━━━ MATERIAL FOR THE TASK ━━━

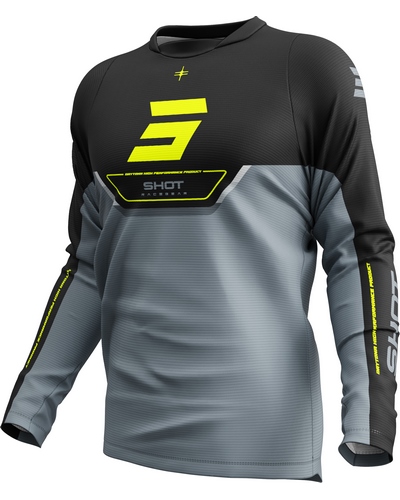 Maillot Moto Cross SHOT Devo Daytona jaune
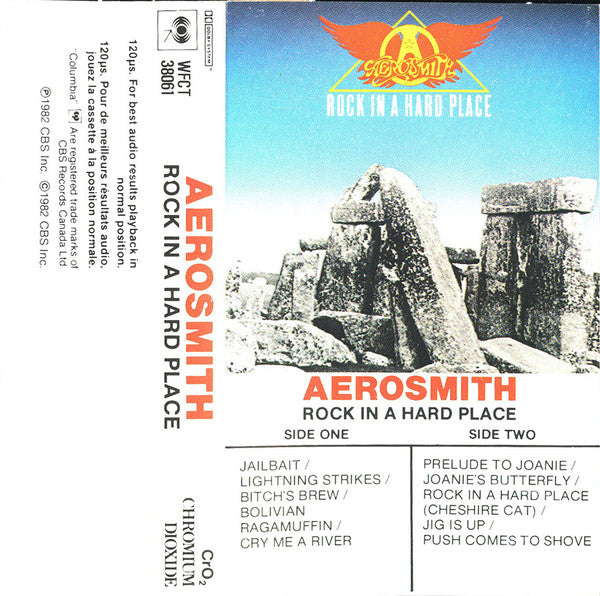 Aerosmith : Rock In A Hard Place (Cass, Album, CrO)
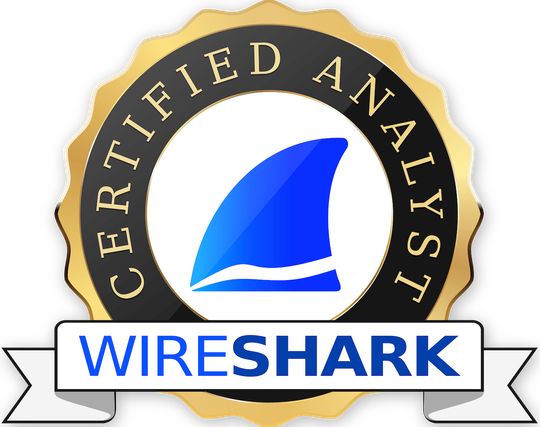 Wireshark Certified Analyst (WCA) Logo.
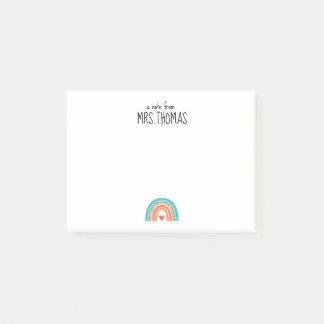 Rainbow Teacher Note Pad – Custom Teacher Gift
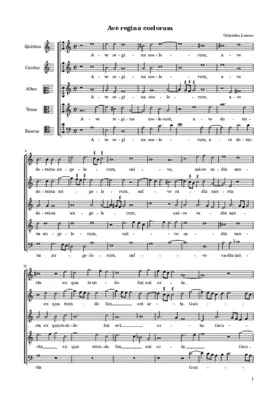 Ave Regina coelorum a 5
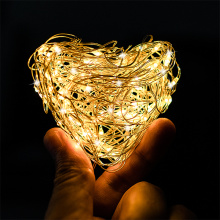 DC5V USB 5m 50LED Silvery Copper Wire String Lights for Christmas and Halloween Decorations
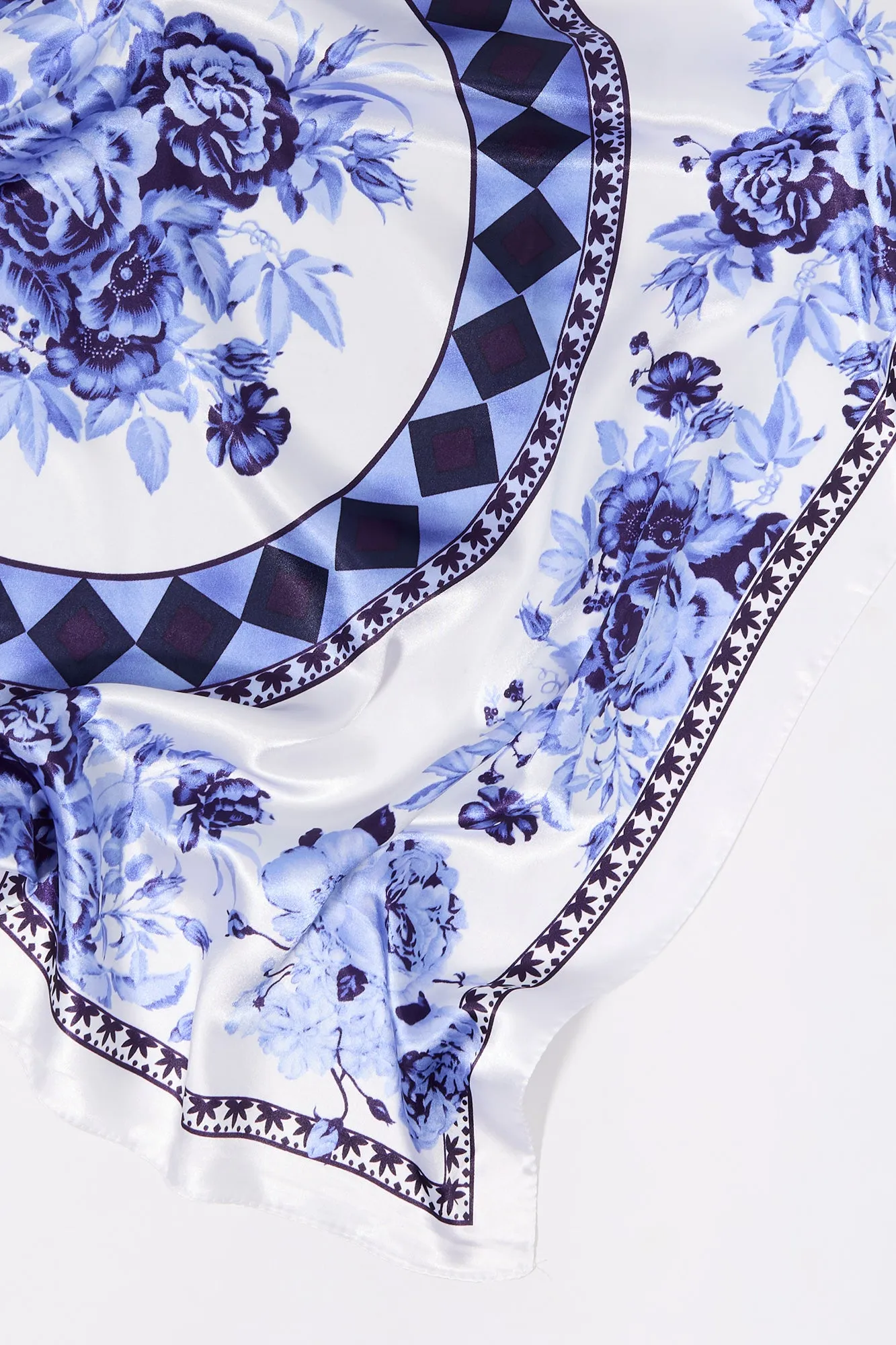 Floral Print Satin Multiway Scarf sold by Charlotte Russe product image thumbnail 2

━━━

◆ INSTRUCTION: Change every "Teacher" in these lines to "Nurse" and leave the rest of the wording as it is. Give back only the text of the lines, without the pictures.

◆ THE COMPLETED TASK:
 Maillot Moto Cross SHOT Devo Daytona jaune
 Aerosmith : Rock In A Hard Place (Cass, Album, CrO)
 Wireshark Certified Analyst (WCA) Logo.
 Rainbow Nurse Note Pad – Custom Nurse Gift
 Ave Regina coelorum a 5
 DC5V USB 5m 50LED Silvery Copper Wire String Lights for Christmas and Halloween Decorations
 Floral Print Satin Multiway Scarf sold by Charlotte Russe product image thumbnail 2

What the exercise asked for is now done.